# [Goal]
List every line in the material below that contains the word "building", copying each line in full.
══════
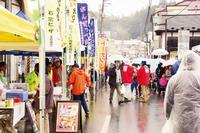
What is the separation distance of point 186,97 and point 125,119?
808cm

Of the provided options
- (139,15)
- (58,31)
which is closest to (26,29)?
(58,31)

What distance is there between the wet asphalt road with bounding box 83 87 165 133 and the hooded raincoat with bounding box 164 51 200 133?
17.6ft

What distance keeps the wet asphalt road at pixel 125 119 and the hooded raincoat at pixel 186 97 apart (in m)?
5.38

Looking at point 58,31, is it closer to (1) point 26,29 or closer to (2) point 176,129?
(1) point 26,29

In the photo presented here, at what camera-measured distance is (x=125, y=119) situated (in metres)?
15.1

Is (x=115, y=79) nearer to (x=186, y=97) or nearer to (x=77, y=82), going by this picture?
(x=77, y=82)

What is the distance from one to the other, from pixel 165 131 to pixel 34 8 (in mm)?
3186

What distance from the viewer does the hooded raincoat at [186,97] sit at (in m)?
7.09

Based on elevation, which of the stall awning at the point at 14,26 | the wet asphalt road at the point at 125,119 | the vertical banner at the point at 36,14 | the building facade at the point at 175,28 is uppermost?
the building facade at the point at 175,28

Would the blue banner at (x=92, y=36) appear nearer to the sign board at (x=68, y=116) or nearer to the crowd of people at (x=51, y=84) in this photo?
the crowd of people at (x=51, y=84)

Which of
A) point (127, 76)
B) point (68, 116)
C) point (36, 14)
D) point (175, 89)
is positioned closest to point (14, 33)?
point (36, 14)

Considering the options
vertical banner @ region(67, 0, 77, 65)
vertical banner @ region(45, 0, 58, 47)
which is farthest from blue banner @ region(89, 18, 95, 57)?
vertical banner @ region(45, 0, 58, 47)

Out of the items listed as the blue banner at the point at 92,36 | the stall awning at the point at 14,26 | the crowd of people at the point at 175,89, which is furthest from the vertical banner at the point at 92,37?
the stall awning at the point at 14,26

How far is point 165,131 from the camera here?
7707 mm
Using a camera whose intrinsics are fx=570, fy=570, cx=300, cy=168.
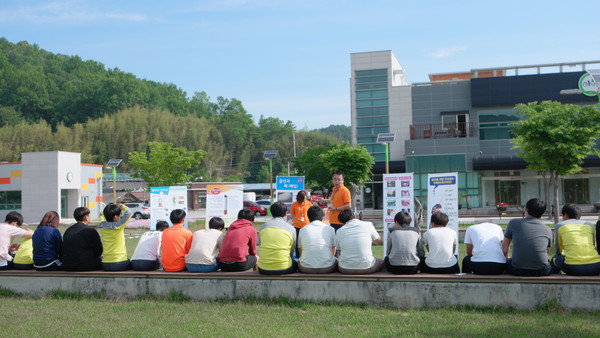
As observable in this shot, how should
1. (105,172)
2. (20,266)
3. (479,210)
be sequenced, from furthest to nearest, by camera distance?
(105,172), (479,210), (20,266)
══════
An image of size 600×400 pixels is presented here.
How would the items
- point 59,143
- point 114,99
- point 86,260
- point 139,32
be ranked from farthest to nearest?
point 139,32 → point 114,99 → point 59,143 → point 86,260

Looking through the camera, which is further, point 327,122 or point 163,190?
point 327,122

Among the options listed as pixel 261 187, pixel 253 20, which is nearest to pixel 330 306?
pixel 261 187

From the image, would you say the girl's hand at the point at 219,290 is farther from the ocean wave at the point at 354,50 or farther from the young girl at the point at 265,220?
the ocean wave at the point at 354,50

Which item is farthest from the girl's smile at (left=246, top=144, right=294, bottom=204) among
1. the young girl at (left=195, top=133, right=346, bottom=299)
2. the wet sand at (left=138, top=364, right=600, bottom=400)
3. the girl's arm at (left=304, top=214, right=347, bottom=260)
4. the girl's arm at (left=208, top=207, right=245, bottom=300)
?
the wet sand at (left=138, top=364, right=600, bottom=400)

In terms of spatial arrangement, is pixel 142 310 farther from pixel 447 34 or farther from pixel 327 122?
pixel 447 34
══════
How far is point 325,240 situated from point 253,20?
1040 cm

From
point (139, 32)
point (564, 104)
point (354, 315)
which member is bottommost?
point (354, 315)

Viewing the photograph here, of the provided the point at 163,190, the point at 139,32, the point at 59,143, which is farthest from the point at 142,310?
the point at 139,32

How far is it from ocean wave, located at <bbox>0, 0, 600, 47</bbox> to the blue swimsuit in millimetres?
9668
══════
# [Full response]
Based on elevation, which of the stall awning at the point at 14,26 | the wet asphalt road at the point at 125,119 | the vertical banner at the point at 36,14 | the building facade at the point at 175,28 is uppermost?
the building facade at the point at 175,28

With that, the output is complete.